You are given an m x n char matrix board representing the game board where:
- 'M' represents an unrevealed mine,
- 'E' represents an unrevealed empty square,
- 'B' represents a revealed blank square that has no adjacent mines (i.e., above, below, left, right, and all 4 diagonals),
- digit ('1' to '8') represents how many mines are adjacent to this revealed square, and
- 'X' represents a revealed mine.
You are also given an integer array click where click = [clickr, clickc] represents the next click position among all the unrevealed squares ('M' or 'E').
Return the board after revealing this position according to the following rules:
- If a mine 'M' is revealed, then the game is over.
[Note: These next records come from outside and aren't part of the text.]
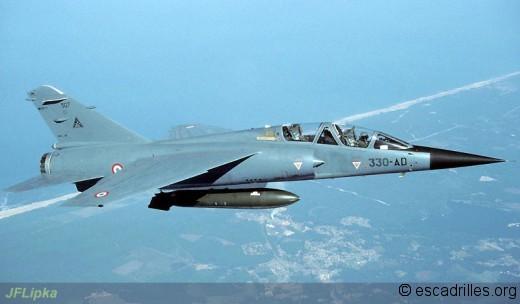F-1B du CEAM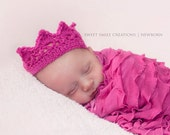 Crown Photo Prop - Many Colors Available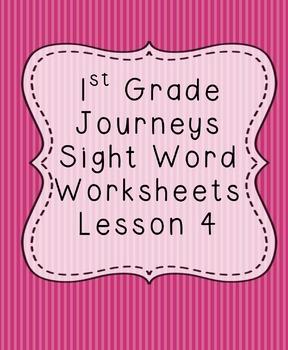 1st Grade Journeys Sight Word Worksheets Lesson 4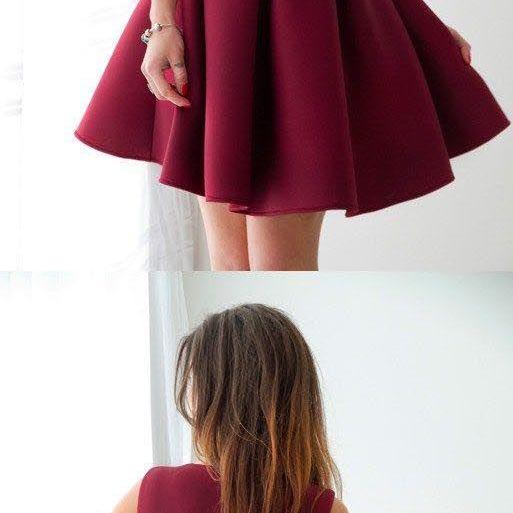 Elegant Simple Burgundy Homecoming Dresses,2018 Fashion Style Short Prom Party Gowns,Cocktail Dress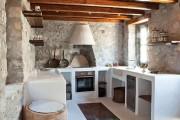 Фото 20 55 идей дизайна кухни в современном стиле (фото)
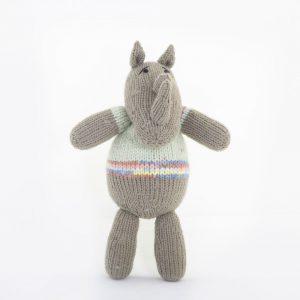 Original: Rhino (Chipembere)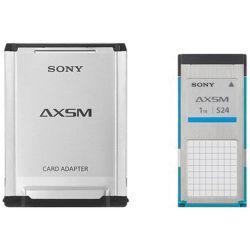 Sony A Series AXS-A1TS24 1TB Memory Card for AXS-R5 AXS-A1TS24
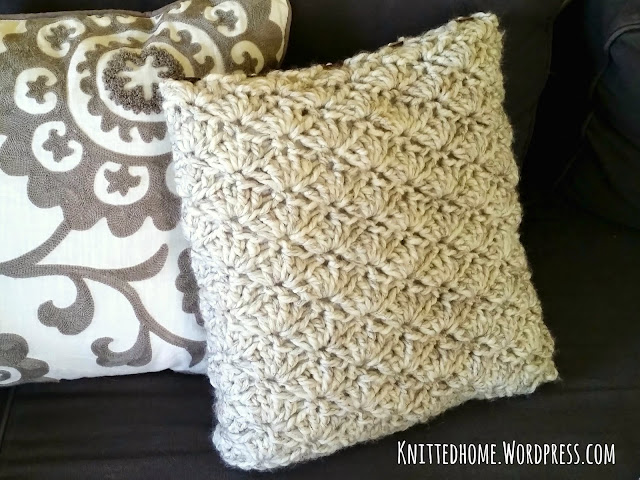 Accent Throw Toss Crochet Shell Pillows  |  Knittedhome.etsy.com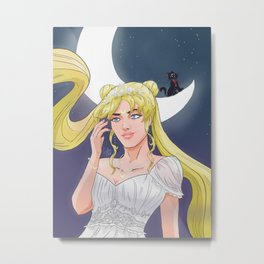 Moonlight vanity Metal Print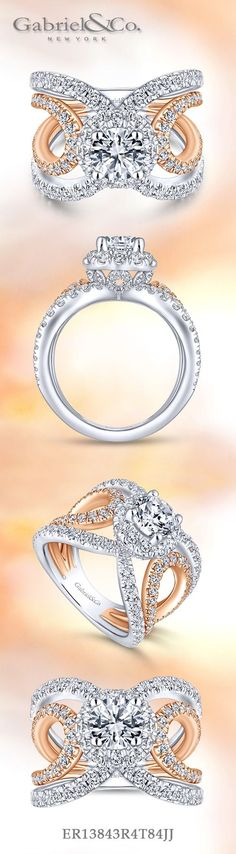 Gabriel NY - Voted #1 Most Preferred Fine Jewelry and Bridal Brand. 18k White/Rose Gold Round Halo  Engagement Ring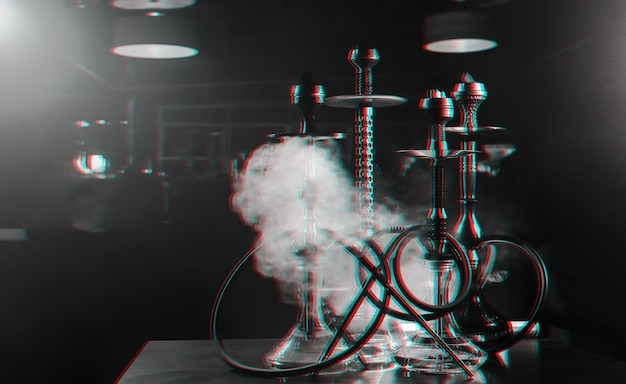 Group of hookahs on a table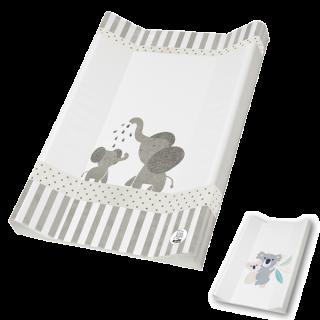 Мека подложка с борд за преповиване Bella Bambina - Rotho Babydesign
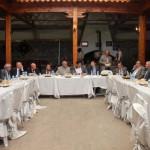 Belediyeler Birliği Meclis Üyeleri Belirlendi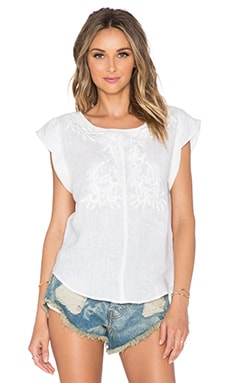 TRYB212 Frya Top in White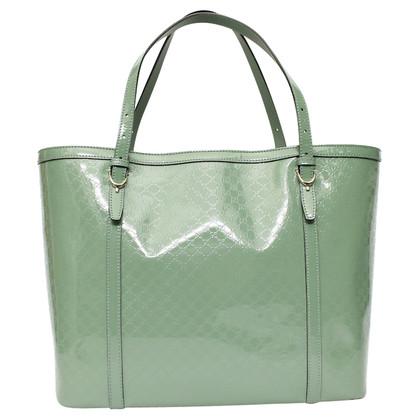 Gucci Vernis Bag Tote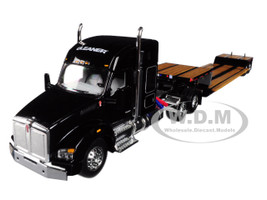 Gleaner Kenworth T880 Sleeper Cab Fontaine Renegade Lowboy Trailer 1/64 Diecast Model Speccast 30555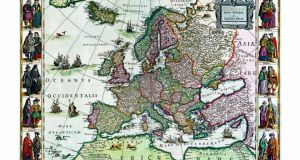 Europe at the centre: detail from a map by Willem Blaeu, a cartographer of the 16th and early 17th century.
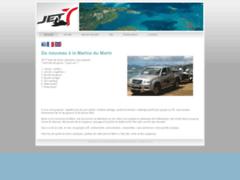 Détails : sports et loisirs nautiques JET7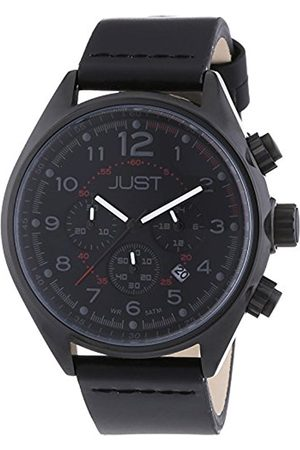 Just Watches Men's Quartz Watch 48-S10780-BK-YL with Leather Strap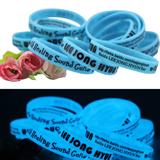 Hotsale Silicone Luminous Wristband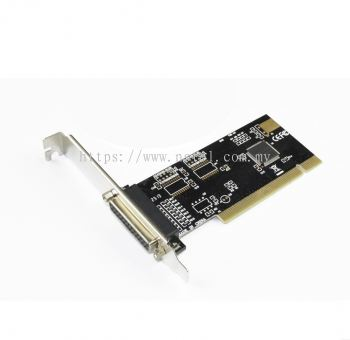 PCI PARALLEL CARD 25F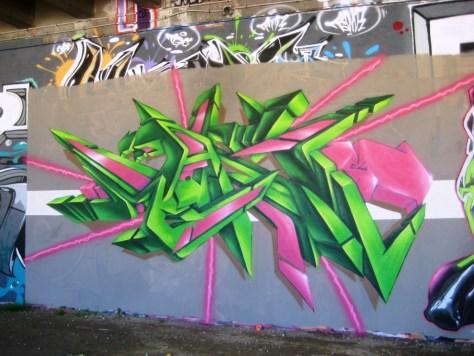 besancon_graffiti_Wask_superheros_juin2013 (3)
You should change it to 'X'.
- If an empty square 'E' with no adjacent mines is revealed, then change it to a revealed blank 'B' and all of its adjacent unrevealed squares should be revealed recursively.
- If an empty square 'E' with at least one adjacent mine is revealed, then change it to a digit ('1' to '8') representing the number of adjacent mines.
- Return the board when no more squares will be revealed.
Solution
/**
* @param {character[][]} board
* @param {number[]} click
* @return {character[][]}
*/
var updateBoard = function(board, click) {
const [row, col] = click;
const rows = board.length;
const cols = board[0].length;
const directions = [
[-1, -1], [-1, 0], [-1, 1], [0, -1], [0, 1], [1, -1], [1, 0], [1, 1]
];
if (board[row][col] === 'M') {
board[row][col] = 'X';
return board;
}
dfs(row, col);
return board;
function dfs(r, c) {
if (r < 0 || r >= rows || c < 0 || c >= cols || board[r][c] !== 'E') return;
let mines = 0;
for (const [dr, dc] of directions) {
const nr = r + dr;
const nc = c + dc;
if (nr >= 0 && nr < rows && nc >= 0 && nc < cols && board[nr][nc] === 'M') {
mines++;
}
}
board[r][c] = mines > 0 ? mines.toString() : 'B';
if (mines === 0) {
for (const [dr, dc] of directions) {
dfs(r + dr, c + dc);
}
}
}
};